#### [GOALS]
**a)** In the passage on inequality, what support is offered for the claim that the Conservatives' commitment to equality is limited? Explain in one to three sentences.
**b)** According to the passage on inequality, how much more likely are Black women than white women to lose their lives giving birth?

#### [GIVEN TEXT]
There has been an explosion in insecure work, with zero-hour contracts and fire and rehire particularly impacting the lowest paid workers, especially Black, Asian and ethnic minority workers.
There are more children, especially Black and working-class children, growing up in poverty, and more disabled people struggling to make ends meet.
For the first time in decades, life expectancy is going backwards within some communities in our country …
The number of women dying in childbirth is rising, and Black women are four times more likely to lose their lives giving birth than white women. Disturbingly, Black children are currently three times more likely to die in infancy than white children, their rates of infant mortality having increased over recent times, rather than continuing to fall as was previously the norm.
And the extent of hate crime has increased over time, with violent hate crime also increasing as a proportion of overall hate crime reports.
And she says “the Conservatives’ commitment to equality extends only as far as they can use equalities issues to stoke political division”. As an example, she cites Lee Anderson, the Conservative party deputy chair, saying his party will fight the next election on “a mix of culture wars and trans debate”.

Saved entries:
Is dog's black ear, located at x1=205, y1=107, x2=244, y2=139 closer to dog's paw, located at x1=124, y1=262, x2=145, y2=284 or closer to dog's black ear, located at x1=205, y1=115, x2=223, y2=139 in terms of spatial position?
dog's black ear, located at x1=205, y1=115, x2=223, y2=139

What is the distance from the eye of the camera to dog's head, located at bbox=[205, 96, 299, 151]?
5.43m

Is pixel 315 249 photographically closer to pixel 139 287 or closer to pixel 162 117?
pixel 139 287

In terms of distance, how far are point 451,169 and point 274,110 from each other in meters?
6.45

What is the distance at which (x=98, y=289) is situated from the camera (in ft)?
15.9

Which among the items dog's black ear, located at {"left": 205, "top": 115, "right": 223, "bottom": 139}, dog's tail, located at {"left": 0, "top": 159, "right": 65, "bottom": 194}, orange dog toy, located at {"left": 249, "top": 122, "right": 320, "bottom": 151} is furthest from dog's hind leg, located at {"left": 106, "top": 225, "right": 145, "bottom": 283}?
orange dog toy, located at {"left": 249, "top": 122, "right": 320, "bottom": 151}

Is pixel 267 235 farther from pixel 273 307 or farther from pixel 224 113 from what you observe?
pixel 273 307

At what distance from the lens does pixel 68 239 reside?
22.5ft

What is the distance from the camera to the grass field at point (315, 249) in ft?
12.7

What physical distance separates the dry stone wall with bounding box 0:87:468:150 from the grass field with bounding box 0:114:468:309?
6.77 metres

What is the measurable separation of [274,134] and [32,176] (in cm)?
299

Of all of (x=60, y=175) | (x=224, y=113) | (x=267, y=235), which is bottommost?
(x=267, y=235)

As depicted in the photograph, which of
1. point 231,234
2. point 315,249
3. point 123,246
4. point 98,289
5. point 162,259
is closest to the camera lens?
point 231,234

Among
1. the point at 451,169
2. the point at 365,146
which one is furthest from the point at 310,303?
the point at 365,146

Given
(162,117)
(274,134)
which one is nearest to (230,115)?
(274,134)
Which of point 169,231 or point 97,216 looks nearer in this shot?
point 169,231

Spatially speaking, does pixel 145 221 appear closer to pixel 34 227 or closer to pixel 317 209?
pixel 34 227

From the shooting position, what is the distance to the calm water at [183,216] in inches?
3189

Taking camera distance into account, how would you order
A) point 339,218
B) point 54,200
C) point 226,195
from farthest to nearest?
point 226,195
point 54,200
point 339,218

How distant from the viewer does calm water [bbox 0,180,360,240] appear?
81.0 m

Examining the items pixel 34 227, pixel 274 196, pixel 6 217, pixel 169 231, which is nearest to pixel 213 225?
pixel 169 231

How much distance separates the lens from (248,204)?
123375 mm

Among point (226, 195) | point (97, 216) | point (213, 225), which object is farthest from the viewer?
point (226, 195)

#### [ANSWERS TO THE PROBLEMS]
**a)** The claim is that the Conservatives use equalities issues only to stoke political division. As evidence, Lee Anderson, the Conservative party deputy chair, is cited as saying his party will fight the next election on "a mix of culture wars and trans debate."

**b)** Four times more likely.